Andreas von Tuhr Borçlar Hııkuku'nun genel esasları hakkındaki eserinde zamanaşımını konusunu ele almaya başlarken şu sözlere yer vermiştir: "Alacak hakkının ileri sürülmesi imkânı zamanaşımı ile sınırlanmıştır. Talep hakkını uzun zaman kullanmayan alacaklı gerçi alacağını kaybetmez fakat bu hakkını borçlunun iradesi hilafına zorla elde etmek imkânını kaybeder." Büyük Hukukçunun kaleme aldığı cümlelerin ikincisine köşeli ayraçla küçük bir ilave yapabiliriz: "Talep hakkını uzun zaman kullanmayan alacaklı gerçi alacağını kaybetmez, fakat bu hakkın borçlunun iradesi hilafına zorla [yani medenî usul ve icra-iflâs hukukunun hak sahibine sunduğu vasıtalardan yararlanarak] elde etmek imkânını kaybeder." Bu sebepledir ki hukuk dilinde, alacağın zamanaşımına uğradığından bahsedilirken bu ifadenin eş anlamlısı olarak "davanın zamanaşımına uğradığı" da söylenir.
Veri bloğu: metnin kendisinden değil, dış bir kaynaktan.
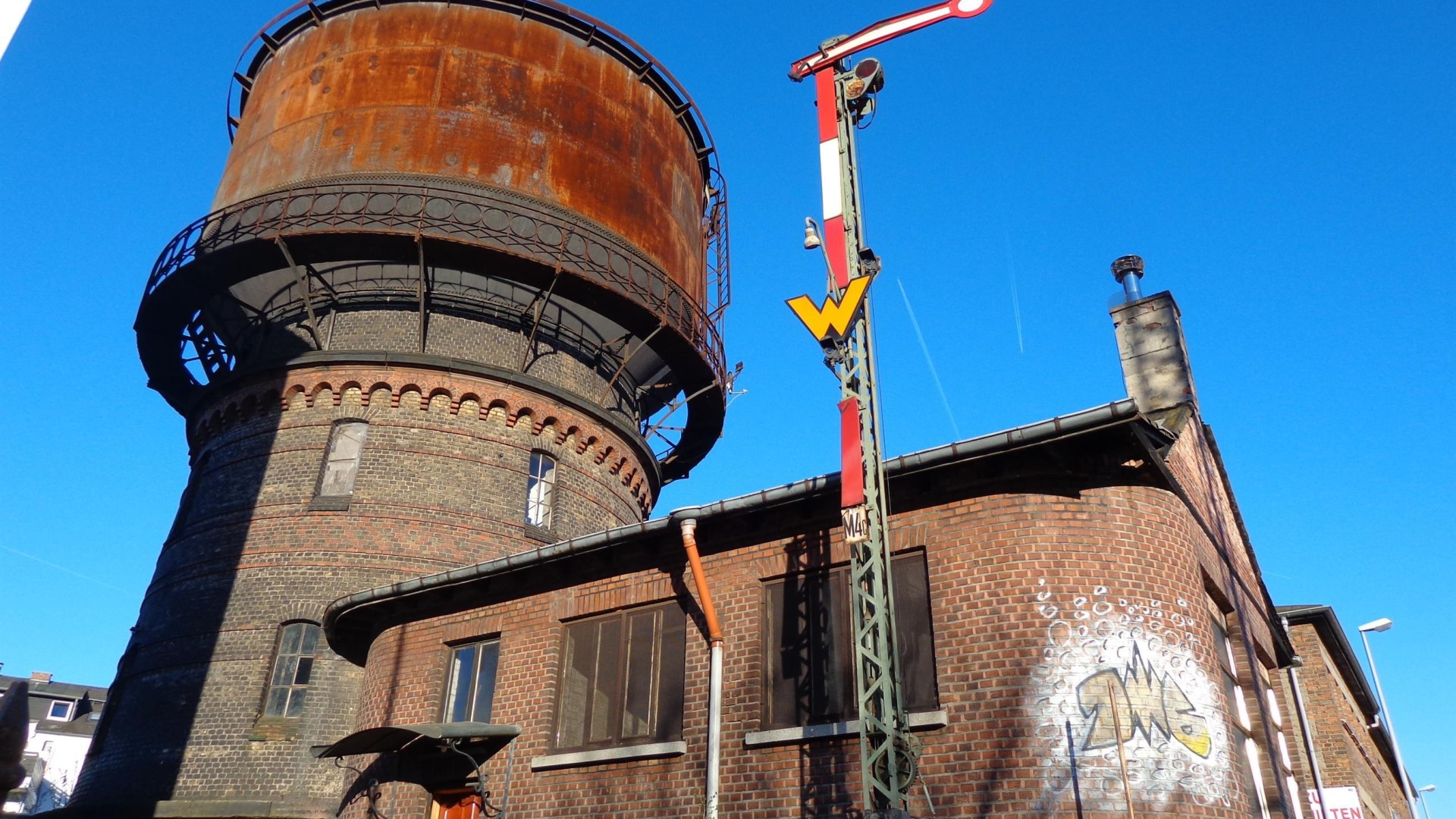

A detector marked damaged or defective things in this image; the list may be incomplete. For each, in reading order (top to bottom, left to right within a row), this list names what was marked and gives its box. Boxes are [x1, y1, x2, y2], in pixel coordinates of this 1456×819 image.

rusted metal tank [217, 1, 710, 297]
corroded metal surface [217, 1, 710, 303]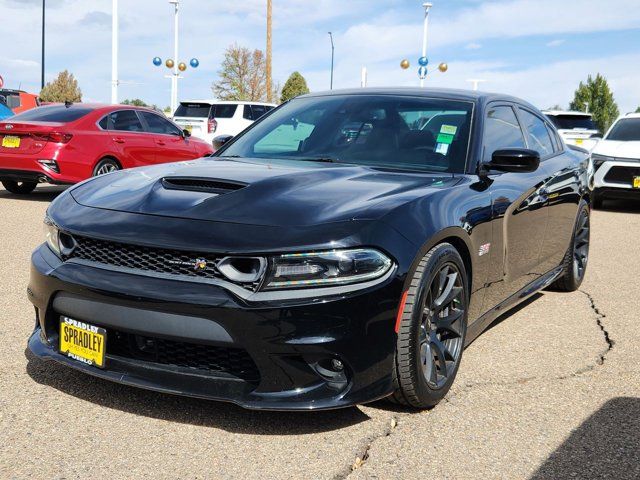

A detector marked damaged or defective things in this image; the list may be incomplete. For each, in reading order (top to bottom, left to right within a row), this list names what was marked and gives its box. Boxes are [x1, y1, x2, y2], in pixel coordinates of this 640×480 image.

cracked pavement [1, 186, 640, 478]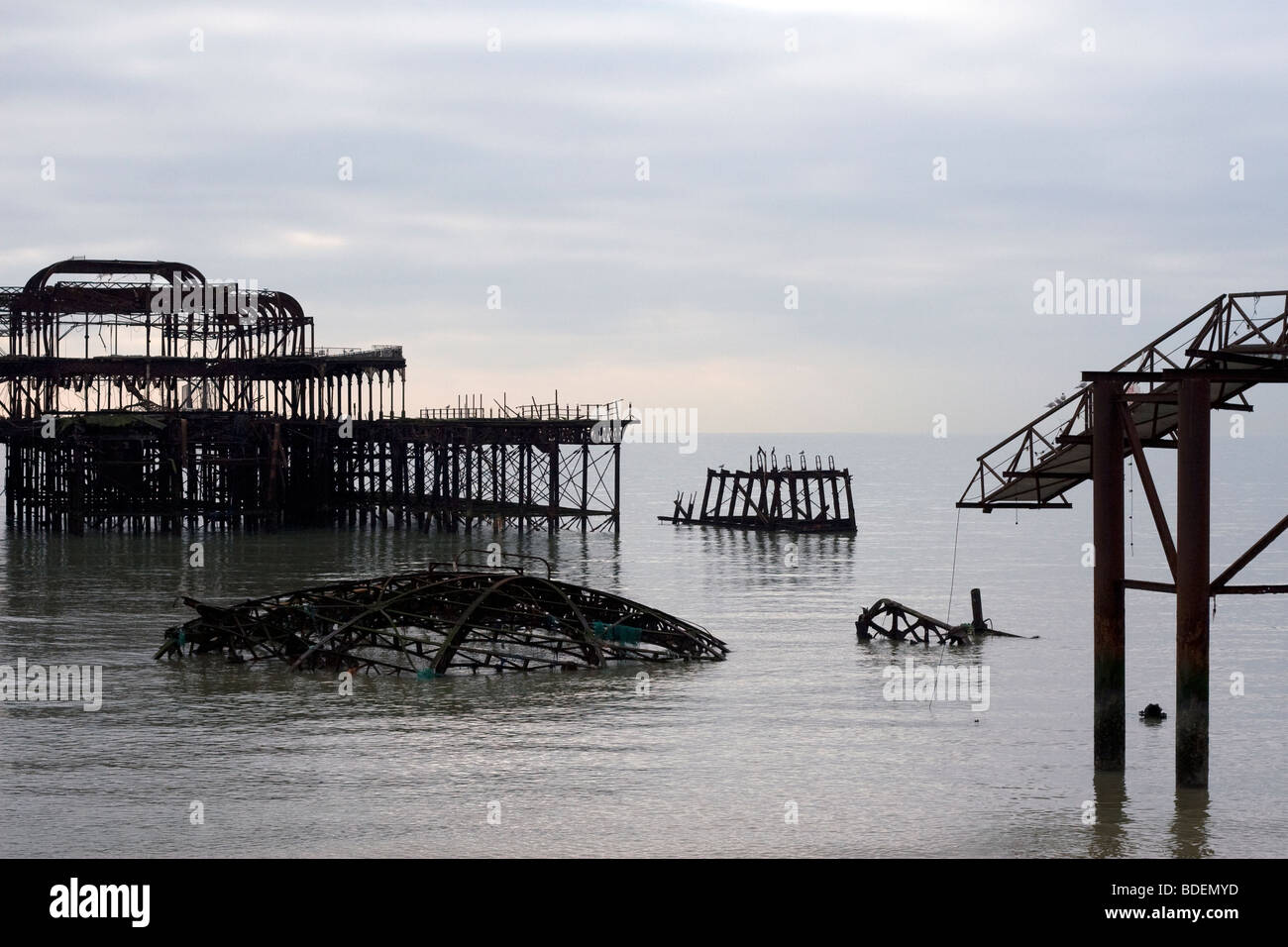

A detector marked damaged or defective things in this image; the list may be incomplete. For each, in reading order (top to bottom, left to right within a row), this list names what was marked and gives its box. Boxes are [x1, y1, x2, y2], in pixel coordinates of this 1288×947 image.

rusty iron pillar [1086, 380, 1118, 773]
rusty iron pillar [1173, 380, 1205, 789]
Zamanaşımının bu özelliği kazaî içtihatları da etkilemektedir. Mesela bazı yüksek mahkeme kararlarında zamanaşımının ilk itiraz olduğu, cevap dilekçesinde ileri sürülmedikçe hâkim tarafından dikkate alınamayacağı ve ıslah yoluyla yargılamaya dâhil edilemeyeceği yazılıvermiştir. Bu içtihatlar doktrinde eleştirilmektedir. Eleştiriler haklı olmakla birlikte, Yargıtay'da görev yapan kıdemli hâkimlerin usul kanununda ilk itirazların sınırlı olarak sayıldığını gözden kaçırmış olmayacaklarına da şüphe edilemez. Esasen bu yöndeki kararları ve muhalefet şerhlerini kaleme alan hukukçular zamanaşımının maddî hukuka ilişkin bir savunma sebebi sayılmasının müessesenin mahiyetine tam olarak uygun düşmediğini teşhis etmiş ancak bu konudaki görüşlerini ifade edebilmek için ihtiyaç duydukları sistematik izah ilmî içtihatlarda bulunmadığı için "ilk itiraz" kavramından yararlanmışlardır.
Aslınur Ak'ın, zamanaşımı defi hakkındaki kitabı bu özellikler göz önünde bulundurularak kaleme alınmış.